AUFGABENSTELLUNG: Gib aus dem Text über die Schönheit des Frühlings den Abschnitt von „Momentan überfällt mich“ bis einschließlich „inspirieren zu lassen.“ wörtlich wieder.

LESETEXT:
Die Schönheit des Frühlings

Momentan überfällt mich die große Lust, zu fotografieren. Deshalb fragte ich mich letztens, ob nicht das Frühlingswetter Inspiration sein könnte. Aber wenn das so wäre, dann hätte sich die Frage bereits erübrigt. Inspiration kommt nicht, indem man nach ihr fragt. Sie kommt unaufgefordert und spontan. Wenn man aber Schwierigkeiten hat, das Schöne in den Dingen zu erkennen, dann fällt es auch schwer, sich inspirieren zu lassen.

Der Frühling kommt - und mit ihm seine Schönheit

Als sich der Frühling in den letzten Wochen durch milde Temperaturen und warme Sonnenstrahlen langsam aber sicher bemerkbar machte, tat das auch etwas mit meiner Stimmung. Es ist wahrlich ein Unterschied, wenn man vom Tageslicht geweckt wird, anstatt vom prasselnden Regen an der Fensterscheibe oder vom trüben Grau, das das Zeitgefühl vollends in die Irre treibt. Die Sonne animiert mich, wenn auch nur in kleiner Dimension. Deshalb schaute ich mir kürzlich, als ich auf dem Heimweg war, die Gegend einmal genauer an und durchforstete sie nach schönen Fotomotiven. Und ich wurde unruhiger und wütender, als ich bis zuletzt nichts entdeckte. Ich sah Menschen, die zu den Eisdielen stürmten, und Sonnenstrahlen, die sich in den Fensterscheiben brachen. Der Frühling ist nur so weit eine Inspiration für mich, als dass ich weiß, dass er eine sein sollte. Doch als ich Motive suchte, über die es sich zu schreiben lohnt oder die ich fotografieren könnte, habe ich nichts in ihm gesehen.

GEGEBENE DATEN:
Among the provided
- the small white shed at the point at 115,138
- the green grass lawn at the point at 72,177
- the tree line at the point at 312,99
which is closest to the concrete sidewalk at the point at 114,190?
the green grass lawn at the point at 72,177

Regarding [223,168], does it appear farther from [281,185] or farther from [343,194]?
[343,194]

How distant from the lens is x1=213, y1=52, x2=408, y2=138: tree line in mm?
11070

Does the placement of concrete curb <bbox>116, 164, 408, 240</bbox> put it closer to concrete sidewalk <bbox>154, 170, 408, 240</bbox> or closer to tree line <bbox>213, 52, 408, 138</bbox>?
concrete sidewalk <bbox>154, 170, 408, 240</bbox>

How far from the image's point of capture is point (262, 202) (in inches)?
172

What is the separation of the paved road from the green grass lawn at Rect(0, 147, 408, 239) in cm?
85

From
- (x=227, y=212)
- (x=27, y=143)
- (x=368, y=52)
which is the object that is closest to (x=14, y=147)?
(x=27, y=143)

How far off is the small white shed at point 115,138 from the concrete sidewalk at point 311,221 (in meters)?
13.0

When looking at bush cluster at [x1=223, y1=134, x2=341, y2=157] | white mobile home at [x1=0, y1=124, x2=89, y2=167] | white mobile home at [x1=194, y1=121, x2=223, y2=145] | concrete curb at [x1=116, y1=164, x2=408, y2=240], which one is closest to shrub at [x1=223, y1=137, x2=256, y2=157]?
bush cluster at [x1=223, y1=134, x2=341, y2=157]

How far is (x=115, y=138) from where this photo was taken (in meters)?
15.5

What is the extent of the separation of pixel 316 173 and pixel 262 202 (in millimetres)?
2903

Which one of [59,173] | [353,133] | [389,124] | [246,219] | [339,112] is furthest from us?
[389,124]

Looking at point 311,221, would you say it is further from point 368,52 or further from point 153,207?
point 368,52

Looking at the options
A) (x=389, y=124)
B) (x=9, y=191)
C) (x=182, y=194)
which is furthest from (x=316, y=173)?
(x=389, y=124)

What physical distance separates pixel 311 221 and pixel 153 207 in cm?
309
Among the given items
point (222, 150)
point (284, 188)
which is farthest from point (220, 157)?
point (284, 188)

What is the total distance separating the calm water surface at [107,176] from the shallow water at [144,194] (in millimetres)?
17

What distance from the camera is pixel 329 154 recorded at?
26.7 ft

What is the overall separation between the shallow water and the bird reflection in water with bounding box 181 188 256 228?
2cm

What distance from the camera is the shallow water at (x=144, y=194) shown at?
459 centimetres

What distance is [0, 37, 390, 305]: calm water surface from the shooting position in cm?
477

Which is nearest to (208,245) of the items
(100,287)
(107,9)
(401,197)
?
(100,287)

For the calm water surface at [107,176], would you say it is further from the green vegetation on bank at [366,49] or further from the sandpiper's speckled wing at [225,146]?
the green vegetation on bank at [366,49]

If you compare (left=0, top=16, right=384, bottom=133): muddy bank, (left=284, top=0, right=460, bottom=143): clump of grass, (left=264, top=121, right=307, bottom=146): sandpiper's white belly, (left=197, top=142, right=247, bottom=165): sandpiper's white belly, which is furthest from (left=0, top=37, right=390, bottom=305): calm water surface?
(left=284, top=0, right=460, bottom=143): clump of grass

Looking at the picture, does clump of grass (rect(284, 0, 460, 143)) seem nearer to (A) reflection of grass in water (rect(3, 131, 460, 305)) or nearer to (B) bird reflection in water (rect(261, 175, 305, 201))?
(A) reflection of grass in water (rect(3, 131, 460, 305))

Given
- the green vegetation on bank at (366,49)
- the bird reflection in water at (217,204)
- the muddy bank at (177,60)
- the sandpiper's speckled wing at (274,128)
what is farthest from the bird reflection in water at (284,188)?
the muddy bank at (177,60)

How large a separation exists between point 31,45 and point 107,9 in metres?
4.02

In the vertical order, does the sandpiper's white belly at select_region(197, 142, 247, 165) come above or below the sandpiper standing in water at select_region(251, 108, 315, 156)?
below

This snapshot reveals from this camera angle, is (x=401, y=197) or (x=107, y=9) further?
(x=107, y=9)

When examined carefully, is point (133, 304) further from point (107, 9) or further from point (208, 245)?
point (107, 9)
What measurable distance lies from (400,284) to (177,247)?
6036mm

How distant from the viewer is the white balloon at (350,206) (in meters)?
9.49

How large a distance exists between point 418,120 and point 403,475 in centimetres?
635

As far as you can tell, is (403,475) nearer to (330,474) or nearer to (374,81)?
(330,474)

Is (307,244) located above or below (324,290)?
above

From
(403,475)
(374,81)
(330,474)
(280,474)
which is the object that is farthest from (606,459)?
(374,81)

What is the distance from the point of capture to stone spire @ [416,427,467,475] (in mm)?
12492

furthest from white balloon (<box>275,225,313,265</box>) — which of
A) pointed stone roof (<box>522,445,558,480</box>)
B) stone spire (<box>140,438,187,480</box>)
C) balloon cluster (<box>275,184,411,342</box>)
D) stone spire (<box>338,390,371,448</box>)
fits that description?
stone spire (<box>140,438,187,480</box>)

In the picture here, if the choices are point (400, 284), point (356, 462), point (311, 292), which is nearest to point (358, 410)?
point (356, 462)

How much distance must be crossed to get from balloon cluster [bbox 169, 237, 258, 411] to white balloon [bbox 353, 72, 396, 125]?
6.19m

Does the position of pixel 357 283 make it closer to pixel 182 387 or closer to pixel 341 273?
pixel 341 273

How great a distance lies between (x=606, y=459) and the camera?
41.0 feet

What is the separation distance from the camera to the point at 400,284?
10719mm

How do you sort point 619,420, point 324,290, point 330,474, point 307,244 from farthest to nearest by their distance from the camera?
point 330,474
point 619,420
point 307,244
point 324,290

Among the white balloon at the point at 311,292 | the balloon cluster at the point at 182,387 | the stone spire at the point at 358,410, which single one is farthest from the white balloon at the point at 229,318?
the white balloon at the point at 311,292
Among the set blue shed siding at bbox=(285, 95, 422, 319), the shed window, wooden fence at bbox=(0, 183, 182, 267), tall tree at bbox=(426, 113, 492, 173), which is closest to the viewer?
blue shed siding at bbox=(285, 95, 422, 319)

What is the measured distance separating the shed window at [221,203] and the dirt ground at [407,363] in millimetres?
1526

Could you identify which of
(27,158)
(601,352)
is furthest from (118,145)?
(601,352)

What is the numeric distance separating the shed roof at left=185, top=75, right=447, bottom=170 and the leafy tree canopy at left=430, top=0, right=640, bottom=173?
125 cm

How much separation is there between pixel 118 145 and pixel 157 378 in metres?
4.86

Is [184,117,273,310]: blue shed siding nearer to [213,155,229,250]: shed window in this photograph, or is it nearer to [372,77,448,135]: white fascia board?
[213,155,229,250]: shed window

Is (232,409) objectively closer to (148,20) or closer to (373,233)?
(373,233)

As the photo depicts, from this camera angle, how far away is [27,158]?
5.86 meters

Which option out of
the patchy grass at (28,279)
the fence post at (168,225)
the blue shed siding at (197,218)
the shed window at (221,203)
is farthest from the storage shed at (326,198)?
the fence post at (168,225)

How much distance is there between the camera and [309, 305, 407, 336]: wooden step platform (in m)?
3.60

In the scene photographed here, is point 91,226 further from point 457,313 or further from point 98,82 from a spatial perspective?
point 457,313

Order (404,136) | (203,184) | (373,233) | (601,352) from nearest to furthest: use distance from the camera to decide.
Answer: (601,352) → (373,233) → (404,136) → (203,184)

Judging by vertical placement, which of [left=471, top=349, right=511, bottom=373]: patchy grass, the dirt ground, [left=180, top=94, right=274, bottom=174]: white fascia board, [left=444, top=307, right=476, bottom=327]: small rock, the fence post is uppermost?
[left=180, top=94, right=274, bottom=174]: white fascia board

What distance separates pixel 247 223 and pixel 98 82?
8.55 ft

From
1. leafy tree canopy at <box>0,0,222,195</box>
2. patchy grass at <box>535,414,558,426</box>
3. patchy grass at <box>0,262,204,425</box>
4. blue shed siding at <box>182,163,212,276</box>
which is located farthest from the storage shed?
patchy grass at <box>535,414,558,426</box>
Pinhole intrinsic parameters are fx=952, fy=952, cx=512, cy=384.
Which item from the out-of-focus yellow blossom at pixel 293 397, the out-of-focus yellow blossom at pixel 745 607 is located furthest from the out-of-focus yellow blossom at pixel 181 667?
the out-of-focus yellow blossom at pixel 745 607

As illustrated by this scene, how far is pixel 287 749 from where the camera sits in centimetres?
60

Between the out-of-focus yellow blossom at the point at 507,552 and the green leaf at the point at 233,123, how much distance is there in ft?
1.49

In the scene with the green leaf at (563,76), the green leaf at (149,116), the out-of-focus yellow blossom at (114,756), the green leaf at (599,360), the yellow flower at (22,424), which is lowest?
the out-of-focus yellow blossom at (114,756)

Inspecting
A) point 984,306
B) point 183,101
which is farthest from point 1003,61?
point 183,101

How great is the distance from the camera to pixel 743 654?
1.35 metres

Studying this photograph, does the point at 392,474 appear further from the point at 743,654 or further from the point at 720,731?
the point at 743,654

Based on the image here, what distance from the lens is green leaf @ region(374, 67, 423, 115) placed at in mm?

ANTWORT:
Momentan überfällt mich die große Lust, zu fotografieren. Deshalb fragte ich mich letztens, ob nicht das Frühlingswetter Inspiration sein könnte. Aber wenn das so wäre, dann hätte sich die Frage bereits erübrigt. Inspiration kommt nicht, indem man nach ihr fragt. Sie kommt unaufgefordert und spontan. Wenn man aber Schwierigkeiten hat, das Schöne in den Dingen zu erkennen, dann fällt es auch schwer, sich inspirieren zu lassen.